- **Problems and tasks**
A. Transcribe the passage of the market-efficiency Q&A that opens with the words containing "In short: if" and closes with "the free market?".
B. Go on with the Q&A on markets and government intervention from the point where it stops.

- **Excerpt to read**
◇ ◇ ◇ ◇ ◇

1 What is the problem with all government efforts to improve on the market?
The only thing which permits a rational analysis of the costs and benefits of a given program or piece of legislation is a market price. Any public institution which wants to intervene in the market must necessarily use made-up numbers in their diagnostics. The longer the government intervenes the less accurate its numbers will become, and the more distorted that segment of the economy will be.
2 How does a mainstream economist use “efficiency” as a criterion for settling disputes?
In short: if we think of dollars as votes then we declare an ‘efficient’ solution to have been reached when the people who are willing to pay more for one outcome than another actually achieve that outcome.
If I’m willing to pay $100 to set your house on fire and you are only willing to pay $80 to stop me, then the efficient solution is to put your home to the torch.
3 What is the efficiency objection to the free market?
That under a variety of circumstances the market doesn’t lead to efficient outcomes and the state is required to step in with interventions that provide corrections.

◇ ◇ ◇ ◇ ◇

Items from a data source
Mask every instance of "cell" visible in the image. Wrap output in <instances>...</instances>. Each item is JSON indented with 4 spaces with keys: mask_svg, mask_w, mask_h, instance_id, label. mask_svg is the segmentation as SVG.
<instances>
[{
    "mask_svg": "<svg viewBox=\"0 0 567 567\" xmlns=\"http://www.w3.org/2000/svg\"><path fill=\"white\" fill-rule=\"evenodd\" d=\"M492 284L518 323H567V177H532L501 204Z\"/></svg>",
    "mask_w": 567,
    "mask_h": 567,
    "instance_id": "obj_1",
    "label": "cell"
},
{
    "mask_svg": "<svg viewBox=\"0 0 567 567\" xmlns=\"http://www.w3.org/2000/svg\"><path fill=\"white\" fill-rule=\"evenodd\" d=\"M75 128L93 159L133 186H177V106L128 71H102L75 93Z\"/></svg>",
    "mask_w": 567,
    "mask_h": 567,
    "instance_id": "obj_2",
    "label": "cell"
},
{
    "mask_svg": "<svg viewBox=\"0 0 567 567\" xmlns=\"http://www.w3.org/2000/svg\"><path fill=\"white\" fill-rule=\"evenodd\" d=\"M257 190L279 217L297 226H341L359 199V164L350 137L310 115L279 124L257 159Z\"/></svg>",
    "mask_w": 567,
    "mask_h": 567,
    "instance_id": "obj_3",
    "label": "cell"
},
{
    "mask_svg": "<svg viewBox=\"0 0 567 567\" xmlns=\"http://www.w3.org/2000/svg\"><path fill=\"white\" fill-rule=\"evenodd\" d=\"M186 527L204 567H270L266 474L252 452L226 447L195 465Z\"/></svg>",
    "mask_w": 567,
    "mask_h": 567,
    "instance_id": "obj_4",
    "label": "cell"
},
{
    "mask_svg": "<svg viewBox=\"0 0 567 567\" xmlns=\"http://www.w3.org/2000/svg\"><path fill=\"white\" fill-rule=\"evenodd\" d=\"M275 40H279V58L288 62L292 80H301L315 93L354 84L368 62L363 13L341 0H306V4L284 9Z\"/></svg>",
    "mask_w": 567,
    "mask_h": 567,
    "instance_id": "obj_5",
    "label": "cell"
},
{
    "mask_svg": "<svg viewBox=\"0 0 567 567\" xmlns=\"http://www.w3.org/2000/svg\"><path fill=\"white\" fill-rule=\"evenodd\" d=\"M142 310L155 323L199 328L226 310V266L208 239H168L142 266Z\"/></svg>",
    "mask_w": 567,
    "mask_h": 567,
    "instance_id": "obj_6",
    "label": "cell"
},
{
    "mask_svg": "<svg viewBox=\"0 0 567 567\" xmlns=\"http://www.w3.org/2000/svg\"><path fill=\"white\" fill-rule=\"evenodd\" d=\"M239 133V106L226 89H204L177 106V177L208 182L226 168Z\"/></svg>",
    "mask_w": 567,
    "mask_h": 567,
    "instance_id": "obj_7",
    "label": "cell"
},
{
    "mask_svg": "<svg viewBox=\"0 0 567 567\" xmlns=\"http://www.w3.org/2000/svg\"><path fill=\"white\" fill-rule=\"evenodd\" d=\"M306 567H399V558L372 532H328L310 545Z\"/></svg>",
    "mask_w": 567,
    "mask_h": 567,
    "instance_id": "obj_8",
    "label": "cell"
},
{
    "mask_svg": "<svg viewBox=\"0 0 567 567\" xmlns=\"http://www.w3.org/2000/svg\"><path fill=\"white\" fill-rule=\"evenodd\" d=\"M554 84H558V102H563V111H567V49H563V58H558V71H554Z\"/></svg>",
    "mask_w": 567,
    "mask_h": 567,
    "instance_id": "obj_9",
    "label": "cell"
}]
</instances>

◇ ◇ ◇ ◇ ◇

- **Exercise responses**
A.
In short: if we think of dollars as votes then we declare an ‘efficient’ solution to have been reached when the people who are willing to pay more for one outcome than another actually achieve that outcome.
If I’m willing to pay $100 to set your house on fire and you are only willing to pay $80 to stop me, then the efficient solution is to put your home to the torch.
3 What is the efficiency objection to the free market?

B.
4 Why are secure property rights important to society?
For myriad reasons, but within the context of mainstream efficiency analysis we must note that there is a penalty for not vigorously defending property rights. If I know that the only thing stopping my neighbors from burning down my house is my having more funds immediately available than they do, all sorts of otherwise inefficient behaviors become sensible.
I might horde huge amounts of cash instead of keeping it in a savings account (where it can accrue interest) or investing it in a business (where it can move the economy forward), for example. Or I might react to a neighbor’s house party with consternation — is he plotting to have all of his guests donate money to the cause of burning down my house? The more popular he is and the more friends he has over, the more likely it is that he’ll finally have enough to outbid me!
5 What is the relevance of [Gene] Callahan’s example of swimmers reaching the Olympics?
That it is easy to say something has a lot of value to us, but we won’t know until we have to actually pay for it. A lot of children may claim to want to make it to the Olympics, but no one, including them, can know if they’re serious until they consistently make the sacrifices required.
This is yet another problem with ‘efficiency analysis’, because people can claim that something is worth an arbitrarily large amount of money to them, but this doesn’t mean much until they have the option to buy it at that price on the open market and then do.
6 What is a problem with the Pareto criterion?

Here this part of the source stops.